Toby Baxendale is an entrepreneur who is the CEO/Founder of Direct Seafoods, a Director of the Edelweiss Fund and also Chairman of The Cobden Centre.
Last month on ConservativeHome, Tim Montgomerie asked “What is Right-wing?”. In this article I seek to answer the question, using small “c” and little “l” to denote the conservative and liberal systems of political-thought and Capital “C” and “L” for the respective political parties of those names.
On the Origins of the Terms Left and Right-wing
After the French Revolution of 1789, those who sat on the right hand of the Legislative Assembly were supporters of the Ancien Regime, of the Monarchy and Aristocracy, those on the left were the radicals who would oppose its reinstatement. So the conservatives seeking to conserve were Right-wing and the liberals, seeking to entrench the move of power away from the old arrangements and into that of the people were left wing.
What does it mean to be a conservative and hence a person of a Right-wing disposition? I summarise here Roger Scruton’s The Meaning of Conservatism to help with the question.
On The Conservative Disposition
Peel’s Tamworth Manifesto was aimed at
“that great and intelligent class of society... which is far less interested in the contentions of party, than in the maintenance of order and the cause of good government”.
There are two axioms of conservatism; the first is spelled out in the above. The second axiom is that contract is not the foundation of society, but authority is:
“Society exists through authority, and the recognition of this authority requires the allegiance to a bond that is not contractual but transcendent, in the manner of a family tie.”

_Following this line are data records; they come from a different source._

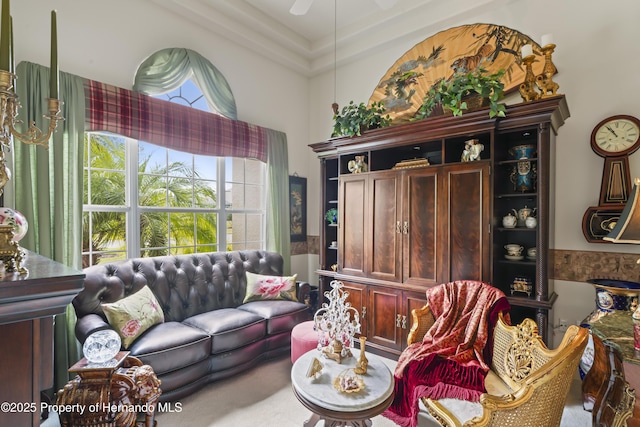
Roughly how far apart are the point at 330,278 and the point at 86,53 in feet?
11.2

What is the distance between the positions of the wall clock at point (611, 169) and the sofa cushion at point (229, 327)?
9.94ft

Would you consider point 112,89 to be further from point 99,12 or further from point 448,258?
point 448,258

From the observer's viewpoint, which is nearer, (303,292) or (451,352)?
(451,352)

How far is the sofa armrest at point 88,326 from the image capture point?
222cm

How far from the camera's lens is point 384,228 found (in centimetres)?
331

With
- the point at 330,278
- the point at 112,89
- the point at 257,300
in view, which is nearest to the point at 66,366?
the point at 257,300

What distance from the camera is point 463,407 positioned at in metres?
1.81

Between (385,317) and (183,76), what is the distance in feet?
11.1

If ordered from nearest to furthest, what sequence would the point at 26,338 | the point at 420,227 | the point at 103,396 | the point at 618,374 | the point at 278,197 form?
the point at 26,338, the point at 618,374, the point at 103,396, the point at 420,227, the point at 278,197

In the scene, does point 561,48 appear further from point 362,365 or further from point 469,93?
point 362,365

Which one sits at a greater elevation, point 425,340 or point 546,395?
point 546,395

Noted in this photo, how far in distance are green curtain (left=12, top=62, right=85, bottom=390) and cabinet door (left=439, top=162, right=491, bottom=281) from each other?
326 centimetres

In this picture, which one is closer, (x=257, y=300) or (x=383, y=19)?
(x=257, y=300)

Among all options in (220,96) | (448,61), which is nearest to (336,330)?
(220,96)
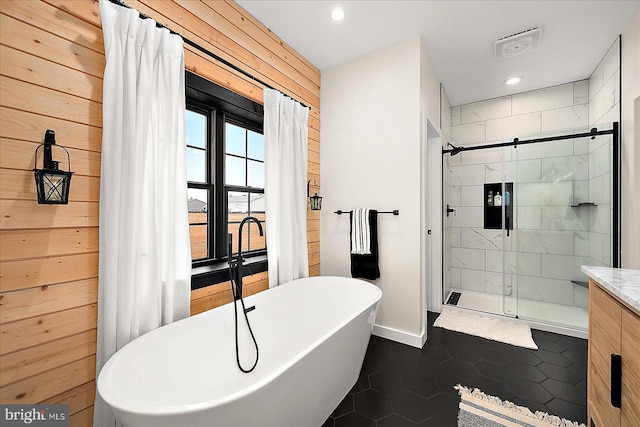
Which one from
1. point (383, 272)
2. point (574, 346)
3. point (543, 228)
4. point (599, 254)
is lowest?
point (574, 346)

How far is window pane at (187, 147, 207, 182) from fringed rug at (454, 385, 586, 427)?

Scruton points out that you do not look after your parents when they are older because contractually they looked after you when you were a baby; there is piety that transcends this relationship, it trumps contract. That is akin to our relationship with society as individuals.
As much power as possible should rest outside of the Commons - this prevents excitable legislation in favour of short term fads like, “civil partnership,” “the free market,” the “welfare state” that fundamentally upset the existing social bonds.